Lazio, finalmente il campionato: Lecce, sciopero del tifo, mercato… ma niente conferenza di Sarri

Sosta archiviata, torna a parlare il campo dopo due settimane di attesa e, per quanto riguarda Sarri, di confronti. Con il club in relazione alla programmazione di una sessione invernale del mercato ancora incerta. Impostata in modo interlocutorio, ma ancora in attesa del verdetto di dicembre della commissione di vigilanza sui conti del club. Il parametro del costo del lavoro allargato è stato risanato? La Lazio potrà fare un mercato libero o sarà vincolata ad un saldo zero minaccioso anche per la finestra estiva?

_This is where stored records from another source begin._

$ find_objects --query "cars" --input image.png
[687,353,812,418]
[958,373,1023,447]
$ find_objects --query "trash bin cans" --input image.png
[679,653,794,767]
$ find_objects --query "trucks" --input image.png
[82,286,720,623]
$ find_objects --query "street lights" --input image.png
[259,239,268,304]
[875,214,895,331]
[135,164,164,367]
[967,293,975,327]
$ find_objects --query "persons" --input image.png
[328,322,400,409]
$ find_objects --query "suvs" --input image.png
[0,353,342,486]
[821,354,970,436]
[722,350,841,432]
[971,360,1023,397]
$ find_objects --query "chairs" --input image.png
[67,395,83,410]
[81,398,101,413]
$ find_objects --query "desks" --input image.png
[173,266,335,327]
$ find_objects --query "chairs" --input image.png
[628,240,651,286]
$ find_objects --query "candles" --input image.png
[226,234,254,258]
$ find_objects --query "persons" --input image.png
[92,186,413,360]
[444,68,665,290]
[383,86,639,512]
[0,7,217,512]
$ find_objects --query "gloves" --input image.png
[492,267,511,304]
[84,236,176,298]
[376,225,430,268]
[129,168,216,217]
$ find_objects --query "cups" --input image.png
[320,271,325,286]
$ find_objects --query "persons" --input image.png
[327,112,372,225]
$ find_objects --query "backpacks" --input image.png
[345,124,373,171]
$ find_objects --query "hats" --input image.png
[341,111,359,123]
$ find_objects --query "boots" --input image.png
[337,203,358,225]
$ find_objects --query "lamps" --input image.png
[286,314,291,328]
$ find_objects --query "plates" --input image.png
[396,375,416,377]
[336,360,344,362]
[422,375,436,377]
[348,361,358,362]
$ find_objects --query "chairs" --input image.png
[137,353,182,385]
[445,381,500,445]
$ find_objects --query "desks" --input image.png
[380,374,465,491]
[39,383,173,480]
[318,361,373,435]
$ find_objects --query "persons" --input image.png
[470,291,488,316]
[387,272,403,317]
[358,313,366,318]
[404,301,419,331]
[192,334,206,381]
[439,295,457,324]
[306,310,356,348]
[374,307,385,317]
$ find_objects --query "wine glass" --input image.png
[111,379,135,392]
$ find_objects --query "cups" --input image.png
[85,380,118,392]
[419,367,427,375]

Domande alle quali Sarri si augurava di poter avere risposte concrete nell’incontro andato in scena una settimana fa a Formello con Lotito e Fabiani: “Penso che la società si esporrà nei prossimi giorni“, disse il tecnico toscano dopo il Ko con l’Inter. Un’attesa che riguarda anche i tifosi che contavano di poter ascoltare direttamente dallo stesso Sarri un punto della situazione. L’occasione giusta non andrà in scena alla vigilia del match con il Lecce: “Comunichiamo che domani non ci sarà conferenza stampa, parlerà un tesserato ad uno dei broadcaster licenziatari“, ha fatto sapere nel pomeriggio la comunicazione biancoceleste. Non ci saranno valutazioni, dunque, da parte di Sarri ne sul fronte gennaio, tantomeno sul match con il Lecce con correlato sciopero del tifo annunciato.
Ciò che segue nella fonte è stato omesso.